Вот так и работаем. Мажем, клеим, рисуем. Водку пьем. Режем пенопласт. Красим. Трудимся, словом. Вечером оттираем руки ацетоном и переодеваемся. Степаныч стыдливо отворачивается от меня, показывая на своих трусах цветные латки, и кряхтя влазит в брюки. Вязанка Стаканыча уже на пороге, ждет его.

Мы еще сидим минут пять — десять, чтобы не выйти раньше и не попасться на глаза начальству, оставляем воды и хлеба коту, открываем форточку, вешаем на мастерскую замок — и исчезаем. До проходной я помогаю Степанычу донести его ношу, но на проходной отдаю. Меня с ней не пропустят.

За проходной мы расстаемся. Степаныч смотрит куда-то мимо меня, топчется на одном месте и наконец говорит:

— Ну, ты давай, Роберт, смотри завтра не опаздывай на работу. Работа все-таки работа. Как ни говори.

Он наставляет меня таким образом каждый день, хотя опаздывать мне еще не приходилось.

— Постараюсь, — говорю я, надо подыграть старику.

— Смотри. Все-таки ты помни, кто тебя сюда устроил. Сюда ведь тоже всякого не возьмут.

Да-да, улыбаюсь я.
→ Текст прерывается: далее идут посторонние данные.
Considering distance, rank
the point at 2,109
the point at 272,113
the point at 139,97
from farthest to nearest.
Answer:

Я помню. Просто ему хочется что-нибудь сказать мне на прощание. Хоть что-нибудь. Все-таки он у нас старший. Заслуженный. Передовой. Опытный. И рекомендация его действительно сыграла роль. Я обещаю ему.

Домой.

КАТЯ-КАТЬКА

Через год после нашей свадьбы с Алисой обнаружилось, что у нее есть ребенок. Девочка восьми лет. Алиса мне рассказала ужасно трогательную историю про физика, который ее обманул и бросил (а обманывать не имел права), — физики тогда еще бросали всех подряд — и скольких они оставили сиротами! Она простила его: он был аспирант.